Table 6 Quantitative comparisons among different methods

Moreover, we move our focus to the spectrum analysis comparison of sensitive component after signal decomposition. A fault feature ratio (FFR) reported in Ref. [41] is used to evaluate quantitatively the detection capability of five methods (i.e., the proposed method, SSD-based Hilbert transform, EMD-based Hilbert transform, LMD-based Hilbert transform, and spectrum kurtosis), which is defined as follows:

$$R_{f} = \frac{S(f) + S(2f) + S(3f)}{S}$$
(19)

where \(f\) represents the defective frequency, \(S\) represents the overall amplitudes of Hilbert envelope spectrum of the signal, \(S(f)\), \(S(2f)\), and \(S(3f)\) denote the envelope spectrum amplitudes corresponding to \(f\), \(2f\) and \(3f\), respectively. The greater FFR value indicates a better fault detection performance. FFR value obtained by the above five methods is listed in Table 7. As shown in Table 7, the proposed method has the FFR value of 0.1626 and 0.2893, which is much higher than the FFR value derived from other methods. As a whole, the proposed method can improve the detection capability for gear or bearing fault compared with other methods.
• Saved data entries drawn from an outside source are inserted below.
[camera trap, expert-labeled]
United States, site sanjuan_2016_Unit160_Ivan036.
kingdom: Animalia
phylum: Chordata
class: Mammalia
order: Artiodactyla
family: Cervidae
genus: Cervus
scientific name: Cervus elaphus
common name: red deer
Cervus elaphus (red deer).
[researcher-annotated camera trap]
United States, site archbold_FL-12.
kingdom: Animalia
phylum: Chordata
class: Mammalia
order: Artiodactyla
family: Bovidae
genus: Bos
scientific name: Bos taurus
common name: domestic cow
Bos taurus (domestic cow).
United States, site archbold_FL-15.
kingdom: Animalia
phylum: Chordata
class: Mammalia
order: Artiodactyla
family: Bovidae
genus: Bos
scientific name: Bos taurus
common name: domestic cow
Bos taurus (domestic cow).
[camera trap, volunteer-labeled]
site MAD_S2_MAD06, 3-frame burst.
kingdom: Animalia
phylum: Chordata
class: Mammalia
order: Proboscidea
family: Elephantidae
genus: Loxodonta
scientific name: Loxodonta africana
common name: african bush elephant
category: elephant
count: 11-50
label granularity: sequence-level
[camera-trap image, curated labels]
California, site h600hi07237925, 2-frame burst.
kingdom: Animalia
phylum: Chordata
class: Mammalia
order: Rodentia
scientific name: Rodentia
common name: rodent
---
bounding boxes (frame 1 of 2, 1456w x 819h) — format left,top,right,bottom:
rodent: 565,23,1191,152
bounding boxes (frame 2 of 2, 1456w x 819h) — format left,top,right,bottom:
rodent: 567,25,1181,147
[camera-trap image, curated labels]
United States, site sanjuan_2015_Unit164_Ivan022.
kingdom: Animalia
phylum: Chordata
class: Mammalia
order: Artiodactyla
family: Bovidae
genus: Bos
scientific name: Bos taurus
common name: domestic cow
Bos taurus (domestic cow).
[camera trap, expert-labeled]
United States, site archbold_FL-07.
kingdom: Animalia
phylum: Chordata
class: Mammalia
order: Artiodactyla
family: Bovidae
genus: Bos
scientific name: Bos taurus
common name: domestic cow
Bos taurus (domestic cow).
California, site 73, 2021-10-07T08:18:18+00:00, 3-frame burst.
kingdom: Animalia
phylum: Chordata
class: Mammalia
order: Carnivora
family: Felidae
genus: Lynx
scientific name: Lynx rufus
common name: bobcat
Table 7 FFR value of the analysis results derived from different methods

6 Conclusions

In this paper, a method of adaptive signal analysis named ISSD is proposed, which can improve signal’s decomposition results and restrain the phenomenon of end effect effectively. Simulation and experiment results verified the feasibility of ISSD algorithm. Subsequently, a new synergistic idea of ISSD and 1.5-dimensional energy spectrum is further presented for diagnosing the local faults emerged in rotating machinery. Through application to fault diagnosis of a gearbox and rolling bearing, the proposed method is proved effective to extract the fault characteristics of rotating machinery. Besides, the analysis results adequately pointed that the detection capability of the provided method is better than that of other available methods (i.e., EMD, LMD, and SK). What is important is that the accuracy of fault diagnosis can be improved by joint application of the ISSD and 1.5-dimensional energy spectrum. The contributions of this paper are summarized as follows:

  1. 1.

    A modified algorithm called ISSD is presented, which can improve signal decomposition ability.

  2. 2.

    A novel integration scheme (ISSD and 1.5-dimensional energy spectrum) is developed for fault detection.

  3. 3.

    The validity of the presented algorithm is proved using simulated and experimental signals.

The preliminary results show that the proposed algorithm is effective in detecting the local fault under constant speed. It is unknown to apply the proposed algorithm to solve the problem of fault diagnosis under variable speed. For our future work, we intend to extend the proposed algorithm to diagnose mechanical faults under variable speed.